By Kayleigh Donaldson | Celebrity | February 5, 2026
Halle Berry is still the only Black woman to have won the Oscar for Best Actress. In 2002, she took home the trophy for Monster’s Ball with her historic victory. In her speech, she spoke about her win was for ‘every nameless, faceless woman of color that now has a chance because this door tonight has been opened.’ In a better world, it should have done exactly that. But we know it hasn’t, and the Academy’s continuing issues with inclusivity amid the entertainment world’s swing to Trump-esque ‘anti-wokeness’ is but the latest example of that. For Berry, the win didn’t even get her better roles.
Speaking to The Cut while promoting her new movie, Crime 101, she said that she hoped the win would lead to ‘a script truck showing up outside my front door.’ But that trophy, the highest honor in her field, ‘didn’t necessarily change the course of my career.’ You can certainly see that through the past 20 years of film projects, which are nowhere near the calibre one would expect for a Best Actress winner. Really, she got thrown to the wolves.
‘While I was wildly proud of it,’ Berry said of her win. ‘I was still black that next morning. Directors were still saying, ‘If we put a black woman in this role, what does this mean for the whole story? Do I have to cast a black man? Then it’s a black movie. Black movies don’t sell overseas.”
‘The morning after, I thought, ‘Wow, I was chosen to open a door.’ And then, to have no one … I question, ‘Was that an important moment, or was it just an important moment for me?” Berry said. ‘I wanted to believe it was so much bigger than me. It felt so much bigger than me, mainly because I knew others should have been there before me and they weren’t…just because I won an award doesn’t mean that, magically, the next day, there was a place for me. I was just continuing to forge a way out of no way.’
It’s so sad how right Berry is. The industry got to pat itself on the back for acknowledging Black women then went back to treating them like a niche that had no critical or commercial worth. It’s not just Berry either. Lupita Nyong’o opened up last year about how, after her Best Supporting Actress win for 12 Years a Slave, she just kept getting offered more slave roles and not much else.

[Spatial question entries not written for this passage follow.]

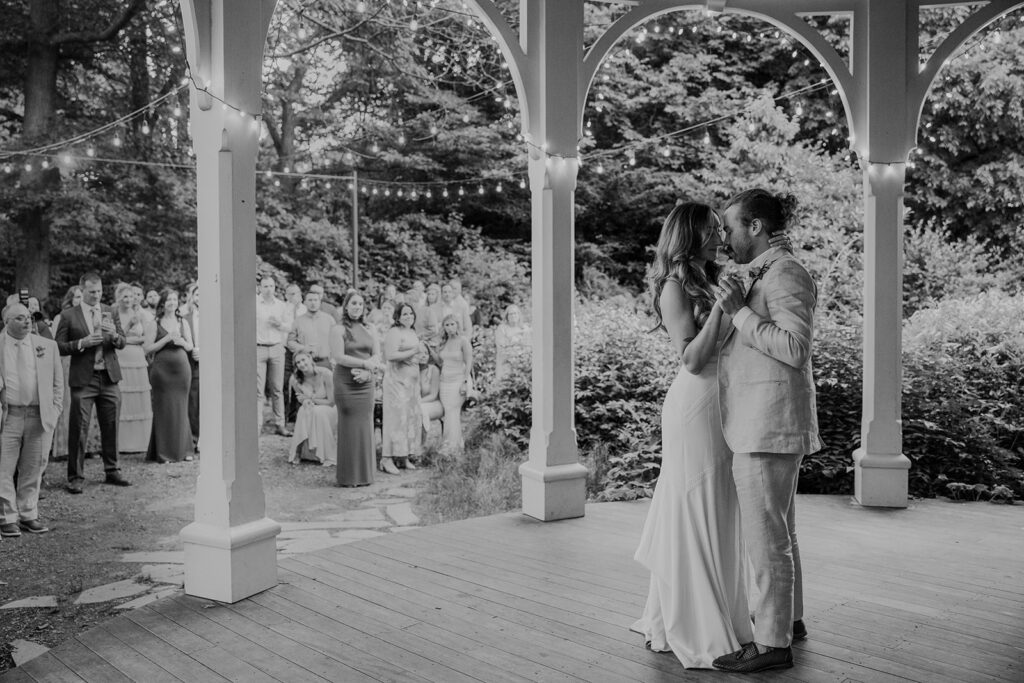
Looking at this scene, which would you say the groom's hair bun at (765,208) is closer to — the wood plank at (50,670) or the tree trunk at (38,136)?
the wood plank at (50,670)

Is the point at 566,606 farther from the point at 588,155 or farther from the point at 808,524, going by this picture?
the point at 588,155

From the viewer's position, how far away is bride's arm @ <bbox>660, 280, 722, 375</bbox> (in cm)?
295

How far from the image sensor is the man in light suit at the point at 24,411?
18.7 feet

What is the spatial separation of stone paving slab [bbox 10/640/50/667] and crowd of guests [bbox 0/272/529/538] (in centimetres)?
167

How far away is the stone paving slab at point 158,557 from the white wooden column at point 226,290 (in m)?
1.98

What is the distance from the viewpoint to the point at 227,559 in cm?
370

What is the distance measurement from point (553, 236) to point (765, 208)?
8.08ft

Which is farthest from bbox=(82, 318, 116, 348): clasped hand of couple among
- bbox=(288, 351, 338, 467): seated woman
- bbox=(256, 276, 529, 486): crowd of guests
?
bbox=(288, 351, 338, 467): seated woman

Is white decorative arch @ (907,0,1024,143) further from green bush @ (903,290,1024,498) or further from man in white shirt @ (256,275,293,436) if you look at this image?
man in white shirt @ (256,275,293,436)

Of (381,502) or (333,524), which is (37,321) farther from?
(381,502)

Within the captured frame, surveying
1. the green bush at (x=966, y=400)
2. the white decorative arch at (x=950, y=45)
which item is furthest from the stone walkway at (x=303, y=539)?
the white decorative arch at (x=950, y=45)

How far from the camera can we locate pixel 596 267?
16.0 m

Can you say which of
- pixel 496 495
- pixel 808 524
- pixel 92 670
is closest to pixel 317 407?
pixel 496 495

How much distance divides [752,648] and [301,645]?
1.65m
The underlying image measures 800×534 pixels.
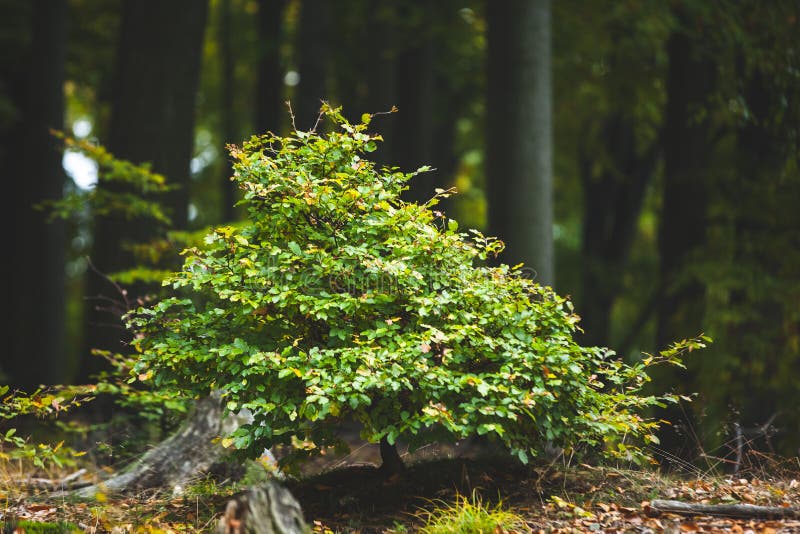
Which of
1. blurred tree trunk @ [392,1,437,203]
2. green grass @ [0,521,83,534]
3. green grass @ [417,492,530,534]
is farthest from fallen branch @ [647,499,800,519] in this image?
blurred tree trunk @ [392,1,437,203]

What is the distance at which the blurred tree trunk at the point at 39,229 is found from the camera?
11.9 meters

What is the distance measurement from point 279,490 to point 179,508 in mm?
1539

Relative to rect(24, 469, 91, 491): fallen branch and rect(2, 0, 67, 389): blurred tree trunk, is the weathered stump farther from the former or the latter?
rect(2, 0, 67, 389): blurred tree trunk

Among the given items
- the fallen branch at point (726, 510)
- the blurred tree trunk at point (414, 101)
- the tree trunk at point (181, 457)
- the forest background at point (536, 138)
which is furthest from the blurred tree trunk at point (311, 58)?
the fallen branch at point (726, 510)

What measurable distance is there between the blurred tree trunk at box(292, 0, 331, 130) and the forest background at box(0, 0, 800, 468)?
0.04 m

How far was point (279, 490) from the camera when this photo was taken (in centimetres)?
368

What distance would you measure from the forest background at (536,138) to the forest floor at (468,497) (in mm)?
554

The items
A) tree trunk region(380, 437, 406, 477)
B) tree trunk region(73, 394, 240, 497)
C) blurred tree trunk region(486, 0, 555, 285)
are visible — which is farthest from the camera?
blurred tree trunk region(486, 0, 555, 285)

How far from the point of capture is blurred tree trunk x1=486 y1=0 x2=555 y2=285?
7008 millimetres

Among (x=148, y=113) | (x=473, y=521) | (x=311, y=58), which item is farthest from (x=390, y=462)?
(x=311, y=58)

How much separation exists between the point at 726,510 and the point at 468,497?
1625 millimetres

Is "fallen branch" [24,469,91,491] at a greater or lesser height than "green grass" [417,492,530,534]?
lesser

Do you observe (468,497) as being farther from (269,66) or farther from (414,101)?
(269,66)

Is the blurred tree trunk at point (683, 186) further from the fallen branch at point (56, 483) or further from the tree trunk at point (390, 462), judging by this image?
the fallen branch at point (56, 483)
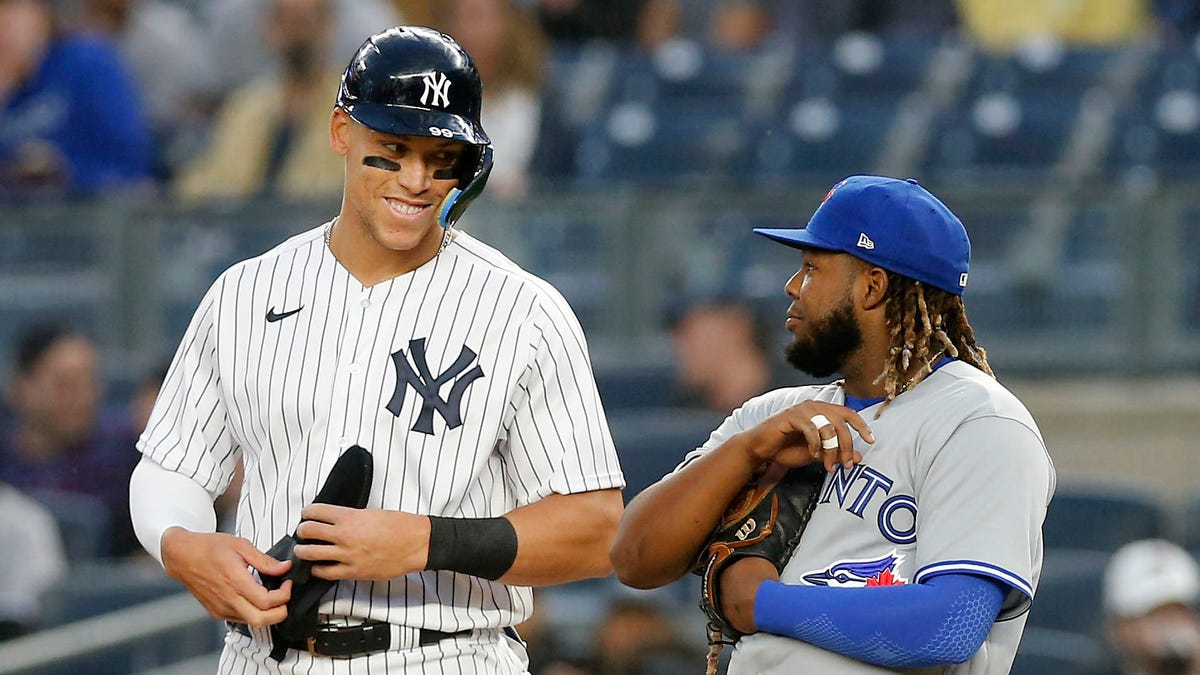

There have only been 15 Black women nominated for Best Actress: Dorothy Dandridge, Diana Ross, Cicely Tyson, Diahann Carroll, Whoopi Goldberg, Angela Bassett, Halle Berry, Gabourey Sidibe, Quvenzhané Wallis, Ruth Negga, Cynthia Erivo, and Viola Davis. And Davis is the only one to have been nominated more than once. This year, the Best Actress category is entirely white. In Best Supporting Actress, we have Wunmi Mosaku from Sinners and the current frontrunner, Teyana Taylor from One Battle After Another.